Task to complete: Can you format every line from the start of the records through the line containing "6.51 metres", inclusive, as a JSON list of strings, with one string per line and blank lines left out?

Material provided:
----------

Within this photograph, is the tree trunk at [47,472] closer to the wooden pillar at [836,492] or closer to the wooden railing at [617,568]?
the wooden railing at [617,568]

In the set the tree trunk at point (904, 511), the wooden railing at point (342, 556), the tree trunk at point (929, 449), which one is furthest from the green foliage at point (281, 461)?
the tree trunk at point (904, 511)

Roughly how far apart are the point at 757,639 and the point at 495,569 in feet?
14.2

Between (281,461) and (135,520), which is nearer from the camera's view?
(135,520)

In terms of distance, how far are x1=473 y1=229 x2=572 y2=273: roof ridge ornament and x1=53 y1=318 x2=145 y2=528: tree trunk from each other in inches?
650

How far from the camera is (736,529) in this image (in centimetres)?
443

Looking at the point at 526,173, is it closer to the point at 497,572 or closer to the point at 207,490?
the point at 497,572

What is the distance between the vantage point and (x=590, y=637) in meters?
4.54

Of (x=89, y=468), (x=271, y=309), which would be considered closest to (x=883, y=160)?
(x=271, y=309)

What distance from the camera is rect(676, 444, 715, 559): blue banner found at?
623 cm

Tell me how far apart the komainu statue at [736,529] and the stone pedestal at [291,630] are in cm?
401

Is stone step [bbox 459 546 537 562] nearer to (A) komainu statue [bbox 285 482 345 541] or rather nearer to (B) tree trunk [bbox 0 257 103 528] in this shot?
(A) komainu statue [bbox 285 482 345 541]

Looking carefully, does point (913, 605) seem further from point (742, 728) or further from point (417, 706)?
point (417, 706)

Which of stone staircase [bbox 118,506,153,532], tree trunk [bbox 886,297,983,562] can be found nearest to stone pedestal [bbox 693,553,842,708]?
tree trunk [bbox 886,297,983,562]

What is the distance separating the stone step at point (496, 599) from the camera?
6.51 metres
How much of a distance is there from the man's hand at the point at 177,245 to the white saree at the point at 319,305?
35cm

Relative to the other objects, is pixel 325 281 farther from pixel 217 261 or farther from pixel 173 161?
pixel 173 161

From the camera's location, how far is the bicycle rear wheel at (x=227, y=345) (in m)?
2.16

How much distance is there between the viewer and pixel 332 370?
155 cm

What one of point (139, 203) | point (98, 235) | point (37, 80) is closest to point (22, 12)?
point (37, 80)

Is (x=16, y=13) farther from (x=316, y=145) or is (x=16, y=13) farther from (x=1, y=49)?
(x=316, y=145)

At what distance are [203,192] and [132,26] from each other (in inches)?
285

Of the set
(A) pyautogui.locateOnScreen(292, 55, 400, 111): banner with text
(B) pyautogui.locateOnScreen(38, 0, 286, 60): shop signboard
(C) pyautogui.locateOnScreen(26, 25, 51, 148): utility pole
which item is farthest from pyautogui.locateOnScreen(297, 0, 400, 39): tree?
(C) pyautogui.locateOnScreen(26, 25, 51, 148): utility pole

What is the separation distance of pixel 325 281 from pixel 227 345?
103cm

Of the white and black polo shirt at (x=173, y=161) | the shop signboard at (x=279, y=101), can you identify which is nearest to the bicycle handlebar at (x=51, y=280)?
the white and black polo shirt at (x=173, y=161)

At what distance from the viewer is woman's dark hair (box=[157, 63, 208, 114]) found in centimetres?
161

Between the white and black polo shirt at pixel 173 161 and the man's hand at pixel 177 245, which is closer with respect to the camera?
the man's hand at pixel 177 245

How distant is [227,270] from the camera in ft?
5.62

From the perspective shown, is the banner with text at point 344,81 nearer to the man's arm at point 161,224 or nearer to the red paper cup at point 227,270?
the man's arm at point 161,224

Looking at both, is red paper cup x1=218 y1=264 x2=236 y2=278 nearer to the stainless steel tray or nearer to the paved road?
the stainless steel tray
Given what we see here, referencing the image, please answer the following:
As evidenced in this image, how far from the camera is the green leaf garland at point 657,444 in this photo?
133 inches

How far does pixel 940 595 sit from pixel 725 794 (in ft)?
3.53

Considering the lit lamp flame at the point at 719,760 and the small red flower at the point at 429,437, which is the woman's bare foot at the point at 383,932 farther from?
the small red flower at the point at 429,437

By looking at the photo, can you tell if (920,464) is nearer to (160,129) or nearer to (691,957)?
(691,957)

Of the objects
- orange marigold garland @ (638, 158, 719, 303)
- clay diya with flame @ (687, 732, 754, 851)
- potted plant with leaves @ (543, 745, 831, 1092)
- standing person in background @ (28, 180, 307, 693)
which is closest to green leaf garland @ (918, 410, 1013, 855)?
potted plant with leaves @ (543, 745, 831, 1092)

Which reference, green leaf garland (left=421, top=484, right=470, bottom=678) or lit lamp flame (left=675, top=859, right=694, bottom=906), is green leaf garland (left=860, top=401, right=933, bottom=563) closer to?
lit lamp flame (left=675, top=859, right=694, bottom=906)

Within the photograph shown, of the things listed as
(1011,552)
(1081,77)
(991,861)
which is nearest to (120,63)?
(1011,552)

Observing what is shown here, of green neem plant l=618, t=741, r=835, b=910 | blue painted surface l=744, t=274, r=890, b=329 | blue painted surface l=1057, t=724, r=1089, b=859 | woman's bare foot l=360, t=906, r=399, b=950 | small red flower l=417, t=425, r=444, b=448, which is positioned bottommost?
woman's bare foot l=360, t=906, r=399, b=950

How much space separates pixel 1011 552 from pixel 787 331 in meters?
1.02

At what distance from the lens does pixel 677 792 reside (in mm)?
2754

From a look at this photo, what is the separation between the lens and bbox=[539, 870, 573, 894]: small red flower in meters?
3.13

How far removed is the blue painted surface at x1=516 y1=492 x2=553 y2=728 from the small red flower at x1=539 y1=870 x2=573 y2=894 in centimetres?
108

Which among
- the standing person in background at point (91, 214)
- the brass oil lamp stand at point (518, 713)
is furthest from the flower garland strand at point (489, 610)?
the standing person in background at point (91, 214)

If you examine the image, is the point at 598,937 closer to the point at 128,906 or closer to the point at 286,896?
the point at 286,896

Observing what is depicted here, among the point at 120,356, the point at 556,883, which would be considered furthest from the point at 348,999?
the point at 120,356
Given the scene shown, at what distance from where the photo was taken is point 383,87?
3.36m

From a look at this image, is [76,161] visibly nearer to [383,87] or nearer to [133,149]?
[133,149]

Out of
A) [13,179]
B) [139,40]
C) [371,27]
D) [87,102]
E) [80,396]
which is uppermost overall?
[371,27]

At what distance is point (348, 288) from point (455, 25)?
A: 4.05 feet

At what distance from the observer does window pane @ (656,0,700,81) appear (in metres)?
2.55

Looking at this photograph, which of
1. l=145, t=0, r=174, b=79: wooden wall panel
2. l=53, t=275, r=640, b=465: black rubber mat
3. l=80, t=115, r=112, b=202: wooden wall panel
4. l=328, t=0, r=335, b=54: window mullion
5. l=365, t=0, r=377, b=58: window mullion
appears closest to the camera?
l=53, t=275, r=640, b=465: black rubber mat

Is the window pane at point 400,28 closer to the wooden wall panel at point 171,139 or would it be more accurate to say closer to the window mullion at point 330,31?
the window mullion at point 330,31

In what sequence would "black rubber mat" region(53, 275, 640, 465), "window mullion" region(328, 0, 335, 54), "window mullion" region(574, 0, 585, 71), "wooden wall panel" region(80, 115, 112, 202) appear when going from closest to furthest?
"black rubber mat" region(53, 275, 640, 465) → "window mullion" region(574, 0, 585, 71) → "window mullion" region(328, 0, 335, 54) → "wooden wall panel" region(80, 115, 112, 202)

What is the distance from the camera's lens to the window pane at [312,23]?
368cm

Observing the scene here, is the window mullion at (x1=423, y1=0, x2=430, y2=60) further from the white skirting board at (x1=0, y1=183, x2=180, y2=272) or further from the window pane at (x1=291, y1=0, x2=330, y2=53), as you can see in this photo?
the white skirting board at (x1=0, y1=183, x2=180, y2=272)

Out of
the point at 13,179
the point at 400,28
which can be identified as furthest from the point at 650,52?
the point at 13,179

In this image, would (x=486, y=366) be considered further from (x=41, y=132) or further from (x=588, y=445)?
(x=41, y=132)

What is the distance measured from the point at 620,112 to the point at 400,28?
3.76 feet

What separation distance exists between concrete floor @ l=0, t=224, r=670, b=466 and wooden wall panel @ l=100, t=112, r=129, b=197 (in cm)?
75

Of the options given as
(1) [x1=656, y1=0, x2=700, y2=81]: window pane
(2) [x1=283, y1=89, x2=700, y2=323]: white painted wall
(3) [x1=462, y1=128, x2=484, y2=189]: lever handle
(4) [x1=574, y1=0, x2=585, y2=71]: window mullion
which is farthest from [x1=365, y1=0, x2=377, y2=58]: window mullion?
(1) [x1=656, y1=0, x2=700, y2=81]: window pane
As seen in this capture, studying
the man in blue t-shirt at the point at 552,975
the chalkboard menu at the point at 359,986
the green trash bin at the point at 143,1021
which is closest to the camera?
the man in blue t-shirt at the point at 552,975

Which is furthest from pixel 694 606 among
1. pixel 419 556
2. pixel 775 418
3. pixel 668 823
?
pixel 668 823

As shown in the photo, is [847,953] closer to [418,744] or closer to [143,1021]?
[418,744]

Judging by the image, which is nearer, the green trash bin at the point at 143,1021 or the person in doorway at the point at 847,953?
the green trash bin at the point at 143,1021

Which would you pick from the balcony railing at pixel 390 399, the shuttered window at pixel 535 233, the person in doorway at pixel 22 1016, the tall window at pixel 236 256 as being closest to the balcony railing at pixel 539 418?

----------

Output below:
[
  "Within this photograph, is the tree trunk at [47,472] closer to the wooden pillar at [836,492] or closer to the wooden railing at [617,568]?",
  "the wooden railing at [617,568]",
  "In the set the tree trunk at point (904, 511), the wooden railing at point (342, 556), the tree trunk at point (929, 449), which one is furthest from the green foliage at point (281, 461)?",
  "the tree trunk at point (904, 511)",
  "Roughly how far apart are the point at 757,639 and the point at 495,569 in feet?",
  "14.2",
  "Between (281,461) and (135,520), which is nearer from the camera's view?",
  "(135,520)",
  "In terms of distance, how far are x1=473 y1=229 x2=572 y2=273: roof ridge ornament and x1=53 y1=318 x2=145 y2=528: tree trunk from each other in inches?",
  "650",
  "How far from the camera is (736,529) in this image (in centimetres)?",
  "443",
  "Looking at the point at 526,173, is it closer to the point at 497,572 or closer to the point at 207,490?",
  "the point at 497,572",
  "What is the distance between the vantage point and (x=590, y=637) in meters?",
  "4.54",
  "Of (x=89, y=468), (x=271, y=309), which would be considered closest to (x=883, y=160)?",
  "(x=271, y=309)",
  "What distance from the camera is rect(676, 444, 715, 559): blue banner found at?",
  "623 cm",
  "Tell me how far apart the komainu statue at [736,529] and the stone pedestal at [291,630] are in cm?",
  "401",
  "Is stone step [bbox 459 546 537 562] nearer to (A) komainu statue [bbox 285 482 345 541] or rather nearer to (B) tree trunk [bbox 0 257 103 528] in this shot?",
  "(A) komainu statue [bbox 285 482 345 541]",
  "Looking carefully, does point (913, 605) seem further from point (742, 728) or further from point (417, 706)?",
  "point (417, 706)",
  "Which of stone staircase [bbox 118,506,153,532], tree trunk [bbox 886,297,983,562] can be found nearest to stone pedestal [bbox 693,553,842,708]?",
  "tree trunk [bbox 886,297,983,562]",
  "What is the distance separating the stone step at point (496, 599) from the camera?",
  "6.51 metres"
]